Part of that process is educating the patient. Patients become empowered by gaining knowledge and having a partner to monitor their health. Good results are associated with upbeat feelings about health, which, in turn, exert a positive influence on the body.

“One of the things I hear over and over from alternative and integrative doctors is how happy their patients are,” Suzanne remarked.

Dr. Lile agreed, noting that improving her patients’ health is a tremendous source of happiness and fulfillment for her as well. It’s a sharp contrast to some of the doom and gloom prevalent in allopathic medicine.

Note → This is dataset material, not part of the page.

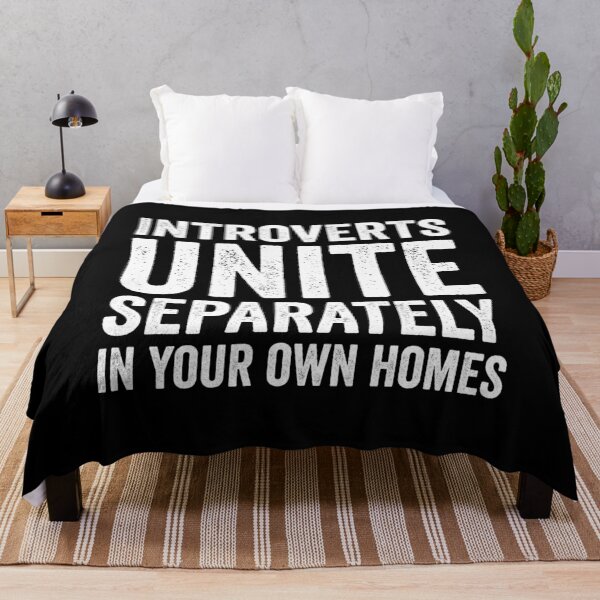 Item preview, Introverts Unite Separately In Your Own Homes designed and sold by harshanendian.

In addition to examining a patient’s hormone levels, Dr. Lile stressed the importance of evaluating inflammatory markers in the blood such as C-reactive protein. She also tests for mineral and other nutritional deficiencies. For example, magnesium, a critical mineral involved in every cellular function and enzymatic process, is often deficient. Evaluating both serum magnesium and red blood cell magnesium levels will provide a better picture of a patient’s magnesium status. 

While Dr. Lile’s typical patient is a perimenopausal or postmenopausal woman seeking hormone replacement therapy, people of all ages are welcome at her clinic. Children are subject to many of the nutrient deficiencies that plague adults, with potentially serious results. In Michigan, where Dr. Lile has a practice, lead contamination of drinking water is a problem that has significantly affected the children of the area. While taking up residence in the bones, lead can affect other organs, including the brain, especially when people are young. Clearing the body of lead through various treatment protocols is important. As Suzanne noted: “There’s no drug answer.”

When asked about the increasing incidence of food allergies and gluten intolerance, Dr. Lile lists toxins in food, antibiotic use, and deficiencies of probiotics and prebiotics as possible culprits. These factors and more can affect immune function, leading to food sensitivities. Probiotics, along with vitamin D3 and fish oil, are the top three nutritional supplements that Dr. Lile recommends. Our gut is part of the immune system, and everything we swallow impacts its health.

Suzanne and Dr. Lile lament the fact that we’re living in a new world environmentally, yet medical school curriculum has remained essentially unchanged. If anything, the schools are more pro-Big Pharma than ever.

You are the change,” Suzanne Somers told Dr. Lile. “And that’s where I find the hope.”